Indie Poetry Press

Blog

A Cup of Coffee with Sean Felix

Sean Felix @thedawnwriter (he/him) is an African-American poet, born and raised in the United States, in Washington, DC. Sean now lives in Maryland. Poetry is the art of life that drives him to critique what is wrong, and to embrace what is beautiful and strange. Sean is also one of our brand new digital editors.

When did you become a poet? How did you know it was the right medium for your stories?

I can’t pinpoint the moment I became a poet, though there are many moments of bad poetry in my life! I think my confrontations with language as a kid led me on this path, especially when I asked myself, because there was really no one I trusted better to answer, why do we need words. Too many words seemed to struggle to do their job, because they often betrayed rather than conveyed. That was when I knew that poetry’s economy of expression and the emphasis on feeling was the right way to go.

Who are some of your literary or artistic crushes (ie. influences)?

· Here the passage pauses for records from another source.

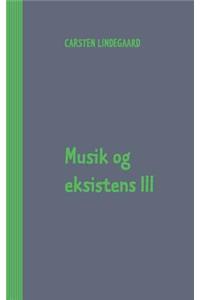 Musik og eksistens III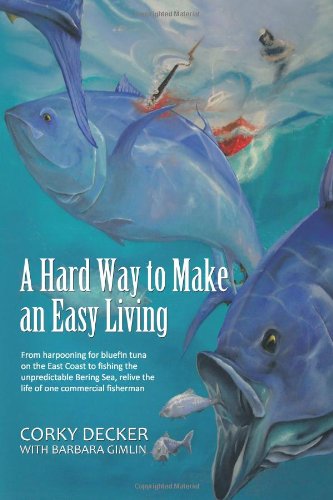 Cover for Corky Decker · A   Hard Way to Make an Easy Living: from Harpooning for Bluefin Tuna on the East Coast to Fishing the Unpredictable Bering Sea, Relive the Life of on (Paperback Book) (2011)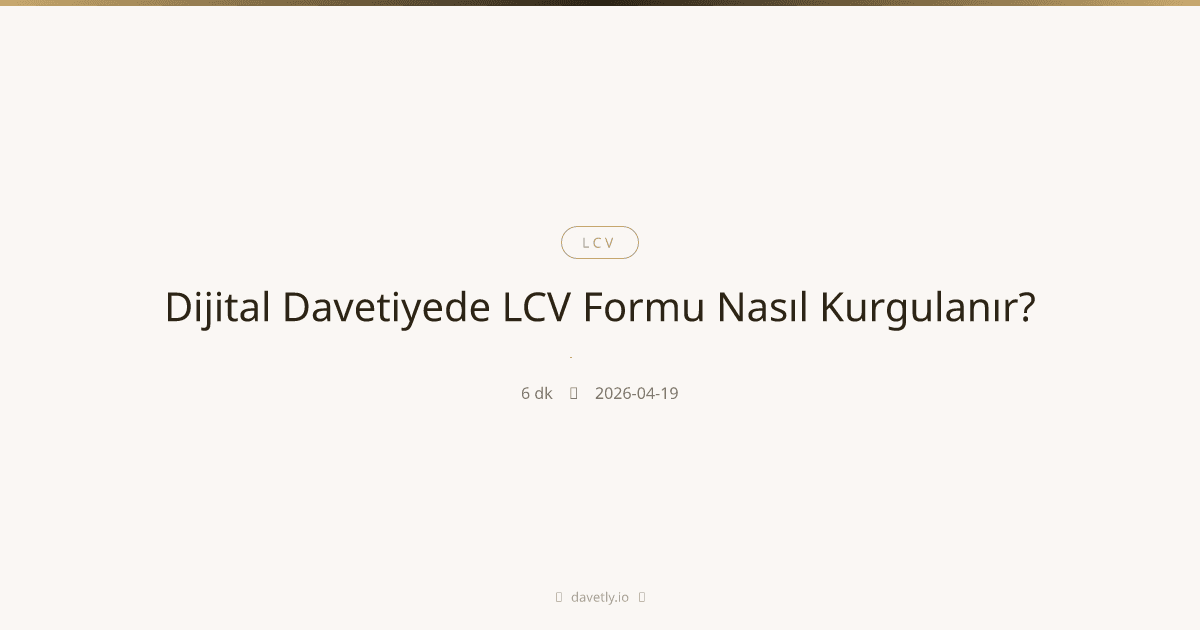 Dijital düğün davetiyesi LCV formu ekranı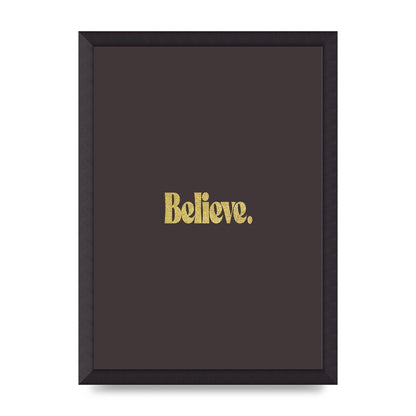 Gold Inspirational Quote Believe" Art For The Home - A3 framed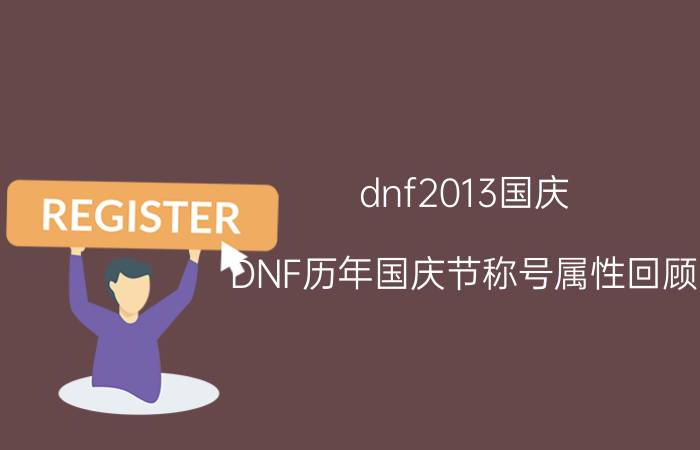 dnf2013国庆（DNF历年国庆节称号属性回顾）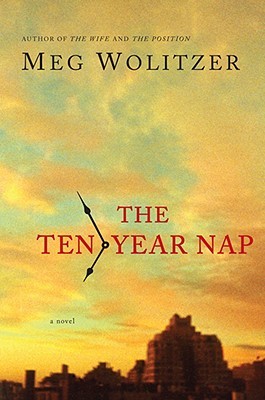 The Ten-Year Nap (2008) by Meg Wolitzer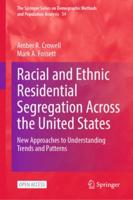 Racial and Ethnic Residential Segregation Across the United States
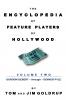 The Encyclopedia of Feature Players of Hollywood Volume 2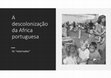 Research paper thumbnail of A descolonização da Africa portuguesa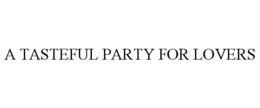 A TASTEFUL PARTY FOR LOVERS trademark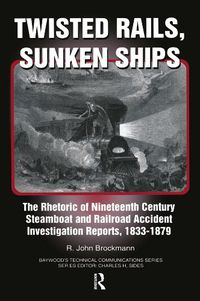 Cover image for Twisted Rails, Sunken Ships: The Rhetoric of Nineteenth Century Steamboat and Railroad Accident Investigation Reports, 1833-1879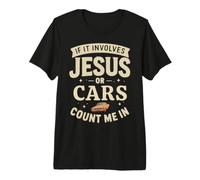 Si Cela implique Jésus ou des Voitures, comptez-Moi dans Christian Car Lover T-Shirt Haut de Gamme
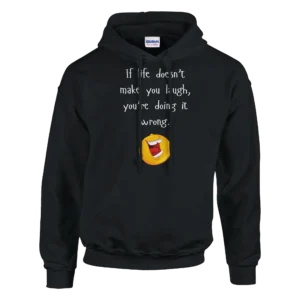 If Life Doesn't Make You Laugh, You're Doing It Wrong - Humorous Unisex Pullover Hoodie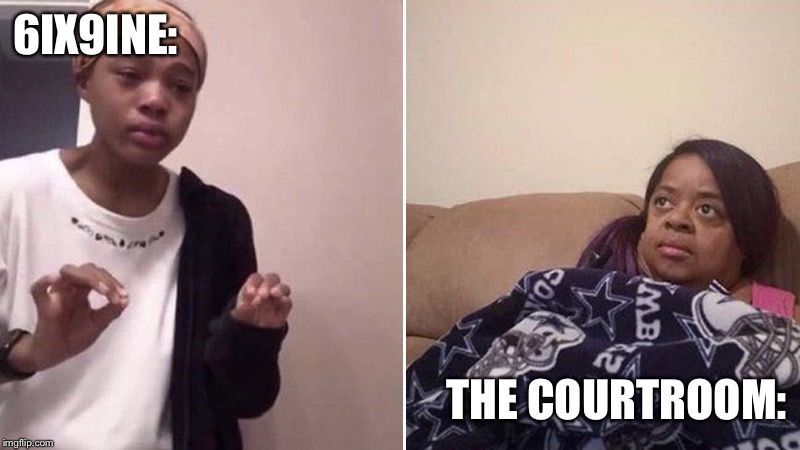 Me telling my mom | 6IX9INE:; THE COURTROOM: | image tagged in me telling my mom | made w/ Imgflip meme maker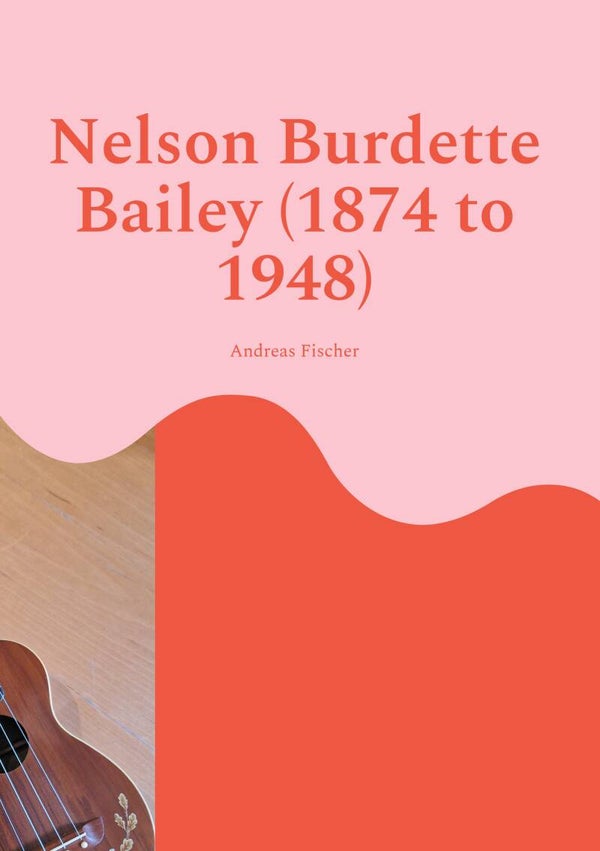 Nelson Burdette Bailey (1874 to 1948) english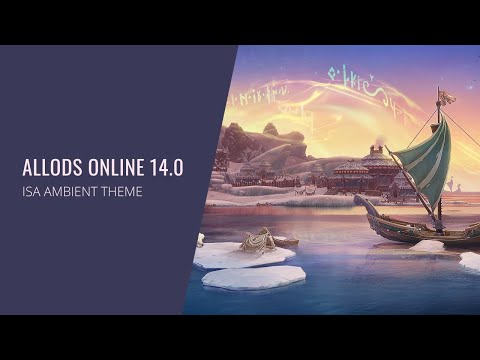 Dmitry V. Silantyev - Allods Online 14.0 (OST) Isa Ambient Theme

I have so many! As I write I try to get into the mind frame of some of our greatest cultural critics. I may not have the same “style,” but I view my world through the lenses of David Lynch, Hilma af Klimt, Jean-Michel Basquiat, and the words of Charles Bukowski, Charles Baudelaire, Claude McKay, and James Baldwin to name a few folks.

What are you working on next/what was your last project?

My last project was a book that is currently stalled at the print shop, thanks to the pandemic, called Did You Even Know I Was Here. It’s a book of phantasms and waking dreams from a three-day episode of insomnia in Paris. My next project is a book with the working title American Gravity, which is a direct confrontation of my personal life and “American” values.

What does “good poetry” mean to you?

“Good poetry” is honest. Even with the most esoteric language, or direct middle finger, if the poetry isn’t honest in the feeling, it is just worthless. If the poem is angry, it should make you gnash your teeth. If it is introspective, it should make you contemplate angles after reading. If it is truly a love poem (so often they’re just sex poems, the quagmire of “good poetry”) it should make you ache. A good poem makes you want to dance, cry, sing, fight, and make love (not in the order necessarily), because you think the world could end at any moment, and you need to express your very being.